Solve each of the following system of equations in R.

$\frac{2 x-3}{4}-2 \geq \frac{4 x}{3}-6$

$\Rightarrow \frac{2 x-3}{4}-\frac{4 x}{3} \geq-6+2$

$\Rightarrow \frac{3(2 x-3)-16 x}{12} \geq-4$

$\Rightarrow 6 x-9-16 x \geq-48$

$\Rightarrow-10 x \geq-39$

$\Rightarrow 10 x \leq 39 \quad$ [Multiplying both sides by $-1]$

$\Rightarrow x \leq \frac{39}{10}$

$\Rightarrow x \in\left(-\infty, \frac{39}{10}\right] \quad \ldots(\mathrm{i})$

Also, $\quad 2(2 x+3)<6(x-2)+10$

$\Rightarrow 4 x+6<6 x-12+10$

$\Rightarrow 4 x+6<6 x-2$

$\Rightarrow 6 x-2>4 x+6$

$\Rightarrow 6 x-4 x>6+2$

$\Rightarrow 2 x>8$

$\Rightarrow x>4$

$\Rightarrow x \in(4, \infty) \quad \ldots$ (ii)

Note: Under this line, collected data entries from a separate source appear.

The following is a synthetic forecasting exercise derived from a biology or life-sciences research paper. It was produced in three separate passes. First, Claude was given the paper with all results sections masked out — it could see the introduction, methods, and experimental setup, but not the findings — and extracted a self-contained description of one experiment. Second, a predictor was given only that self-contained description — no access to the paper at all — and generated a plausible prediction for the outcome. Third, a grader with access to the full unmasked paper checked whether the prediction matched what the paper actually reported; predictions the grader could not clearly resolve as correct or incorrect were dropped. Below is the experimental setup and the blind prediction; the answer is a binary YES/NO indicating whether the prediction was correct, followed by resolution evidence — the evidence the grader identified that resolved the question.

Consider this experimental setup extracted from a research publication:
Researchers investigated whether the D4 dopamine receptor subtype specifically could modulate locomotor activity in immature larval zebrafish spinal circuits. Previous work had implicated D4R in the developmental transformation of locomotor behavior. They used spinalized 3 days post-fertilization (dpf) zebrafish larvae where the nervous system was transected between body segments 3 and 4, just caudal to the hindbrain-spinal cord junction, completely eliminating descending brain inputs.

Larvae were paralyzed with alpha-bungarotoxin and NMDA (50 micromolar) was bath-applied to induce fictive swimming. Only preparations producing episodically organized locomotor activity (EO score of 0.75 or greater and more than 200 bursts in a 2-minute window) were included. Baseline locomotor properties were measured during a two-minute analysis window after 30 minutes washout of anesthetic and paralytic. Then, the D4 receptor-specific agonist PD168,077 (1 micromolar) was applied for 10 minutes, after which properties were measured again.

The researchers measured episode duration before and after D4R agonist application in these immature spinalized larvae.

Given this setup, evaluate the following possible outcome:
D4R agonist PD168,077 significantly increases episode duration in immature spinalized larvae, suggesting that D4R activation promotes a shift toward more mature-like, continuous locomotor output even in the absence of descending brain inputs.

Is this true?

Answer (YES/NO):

Hence, the solution of the given set of inequalities is the intersection of (i) and (ii),

$\left(-\infty, \frac{39}{10}\right] \cap(4, \infty)=\emptyset$

which is an empty set.

Thus, there is no solution of the given set of inequations.